An array is a fundamental data structure in computer science, defined by the following characteristics:

Fixed size: An array has a fixed length determined when it is created.
Contiguous memory layout: All elements are stored in a continuous, uninterrupted block of memory.
Homogeneous elements: An array stores elements of the same data type (e.g., only integers or only floats). Consequently, each element occupies an identical amount of memory.
Constant-time indexing: Because of contiguous storage and uniform element sizes, we can directly access any element using a simple mathematical formula: Memory address of element = Base address of the array + Index * Element size. Accessing an element by its index is an $O(1)$ operation.
Linear-time insertion and deletion: Inserting or deleting elements in the middle of an array requires shifting the subsequent elements, which runs in $O(n)$ time, where $n$ is the size of the array.
Cache friendliness: Contiguous memory layout exhibits excellent CPU cache locality, making sequential iteration significantly faster than in non-contiguous data structures.

Multi-dimensional Arrays

A multidimensional array (often called a matrix or tensor) is an array whose elements are themselves arrays. While two-dimensional arrays are the most common, arrays can theoretically have any number of dimensions. Each dimension is referred to as an "axis."

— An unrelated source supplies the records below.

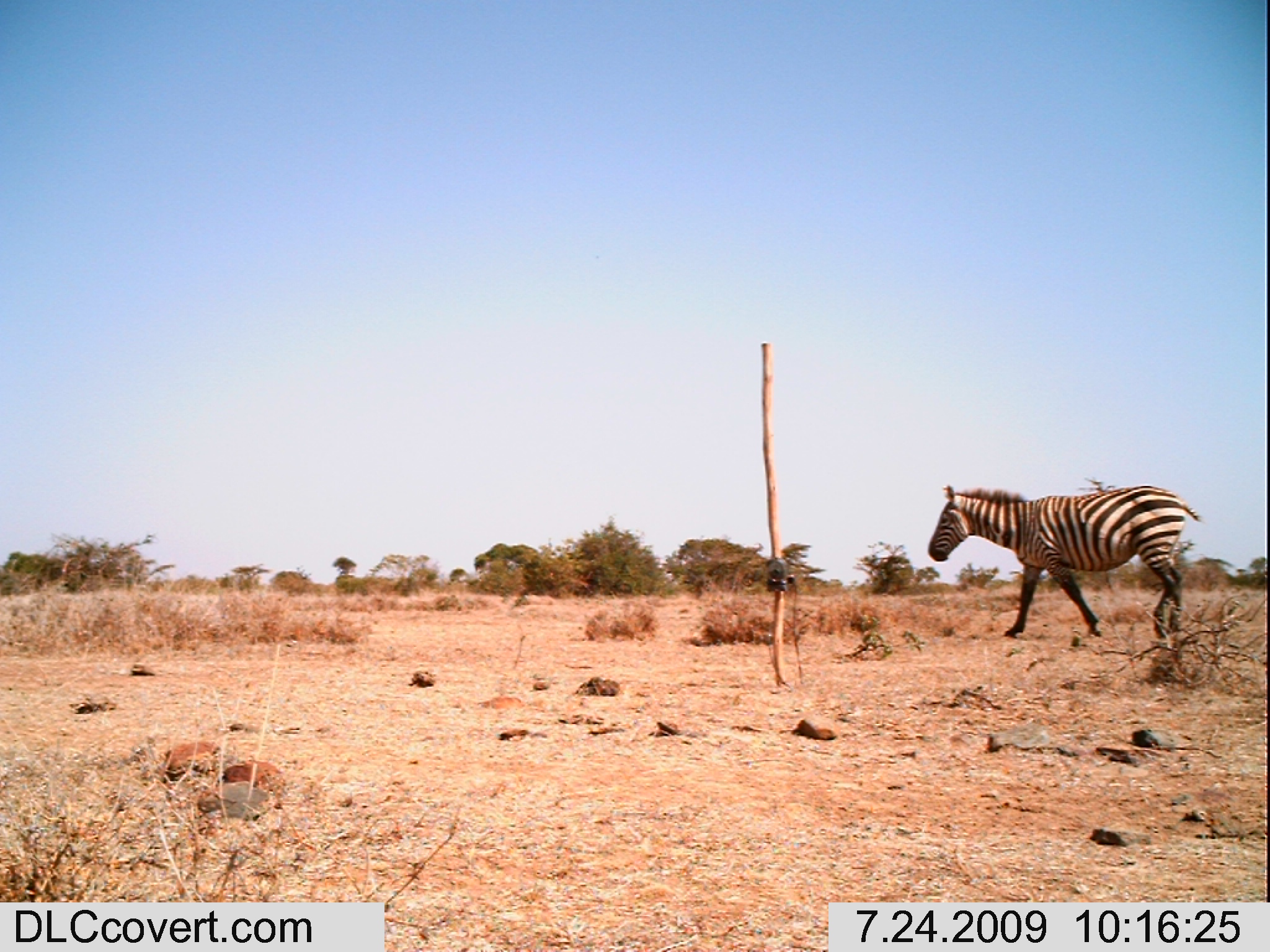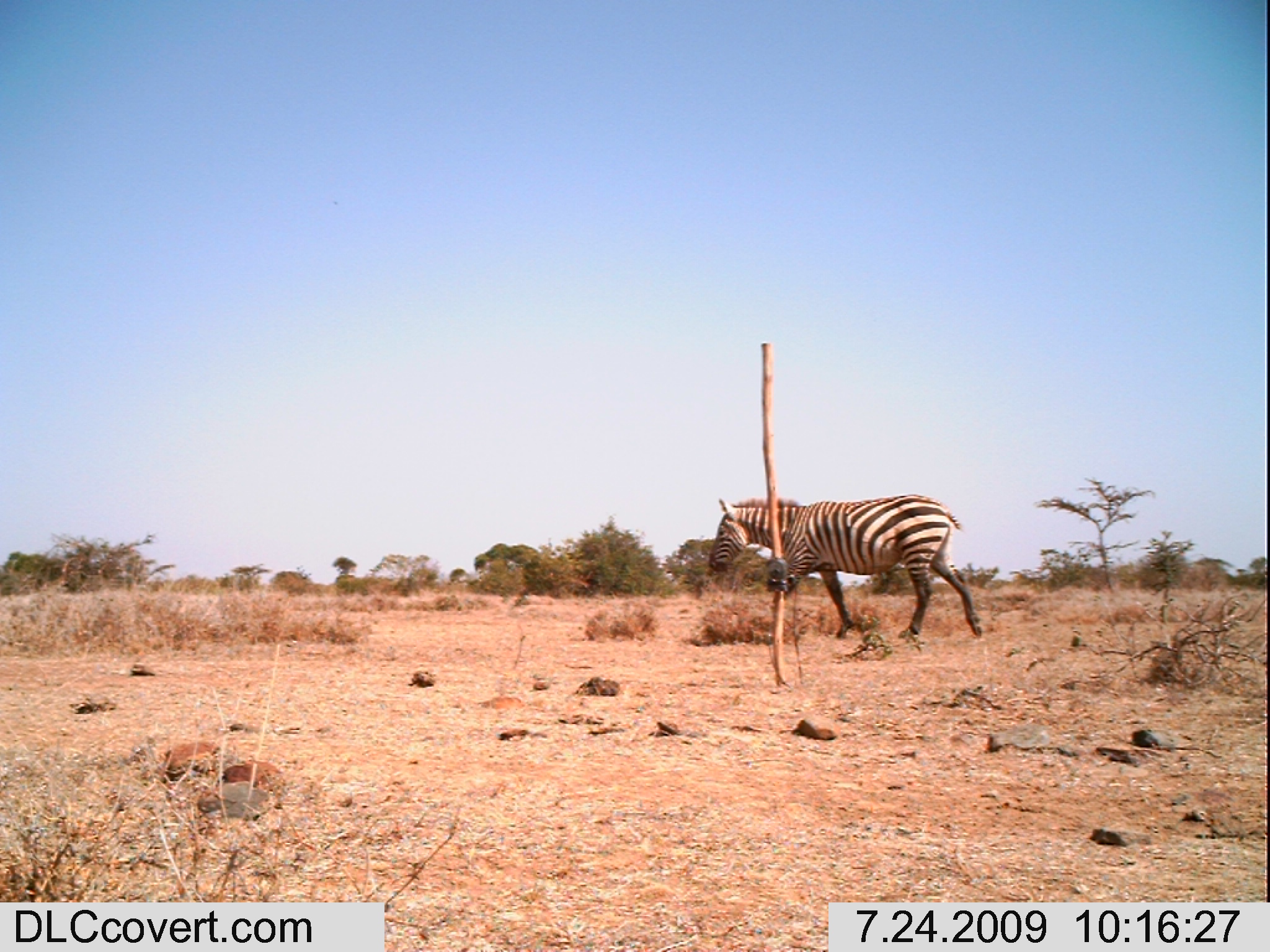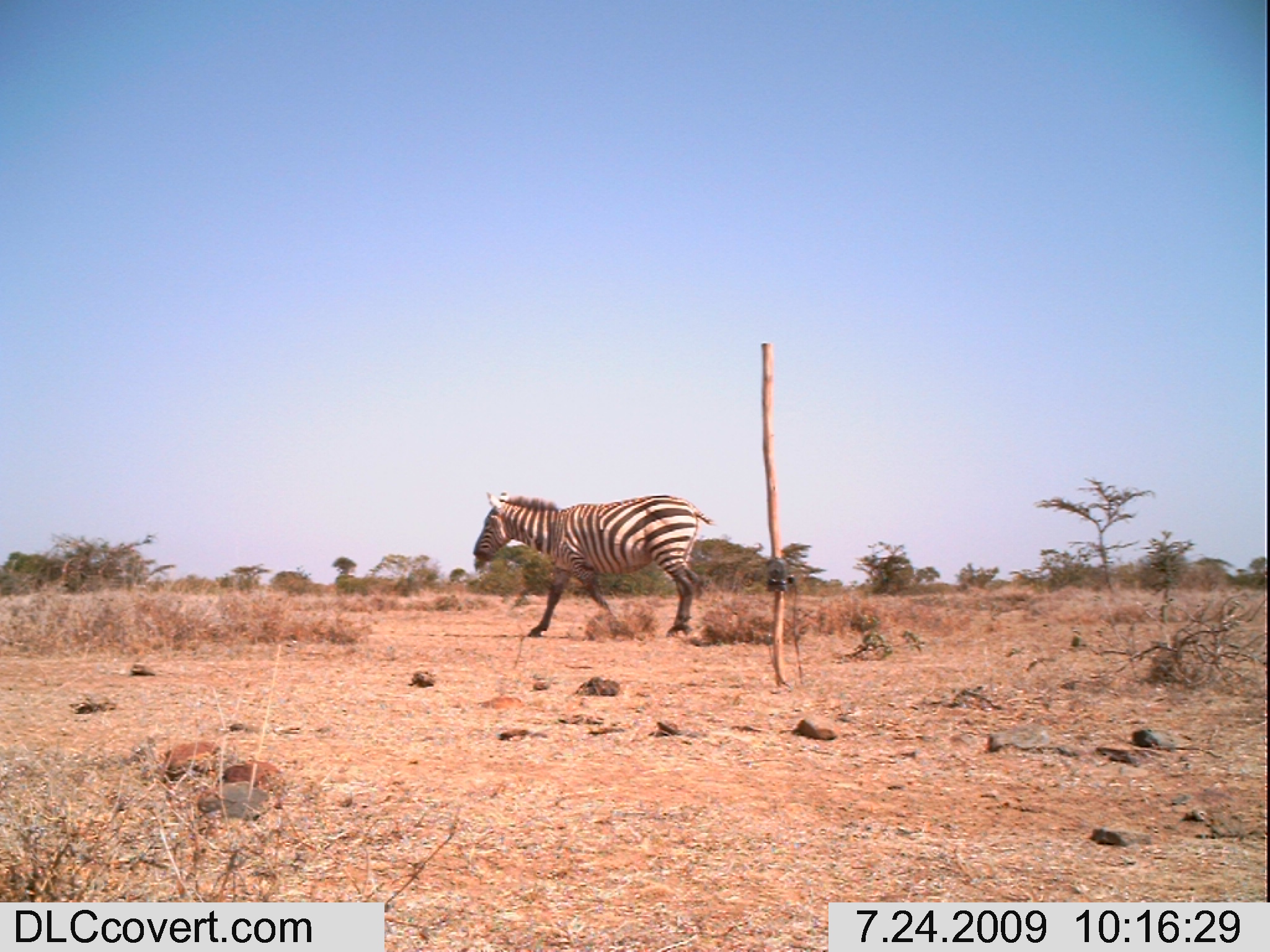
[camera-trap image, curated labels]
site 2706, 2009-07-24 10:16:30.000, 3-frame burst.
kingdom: Animalia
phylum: Chordata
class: Mammalia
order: Perissodactyla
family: Equidae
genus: Equus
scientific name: Equus quagga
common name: plains zebra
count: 1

A two-dimensional (2D) array represents tabular data or matrices. In memory, 2D arrays are typically stored in row-major order, where the data for the first row is placed first, followed immediately by the second, and so on. Since every row contains the same number of elements, we can compute any element's memory address in constant time. For a 2D array with $n$ rows and $m$ columns, the memory address of the element at row $i$ and column $j$ is calculated as: Memory address of element = Base address of the array + (m * i + j) * Element size.

In a three-dimensional array, each element is a two-dimensional array. By analogy, higher-dimensional arrays can be constructed.

Images stored in a computer are the most common real-world examples of multidimensional arrays. A black-and-white image is typically a two-dimensional array where each element represents the brightness of a pixel. Color images are usually three-dimensional arrays, where two axes represent the height and width of the image, and the third axis represents the color channels: red, green, and blue (RGB).

Arrays in Python

In Python, the built-in list is a dynamic array rather than a fixed-size array. It uses a contiguous block of memory to store elements, enabling fast $O(1)$ random access. Unlike standard arrays, a list dynamically resizes: when its capacity is exceeded, Python automatically allocates a larger memory block, copies the existing elements to the new block, and releases the old memory. Because it uses contiguous memory, inserting or deleting elements in the middle of a list requires shifting subsequent elements, which runs in $O(n)$ time. However, appending or popping elements at the end of a list is an amortized $O(1)$ operation because no elements need to be shifted.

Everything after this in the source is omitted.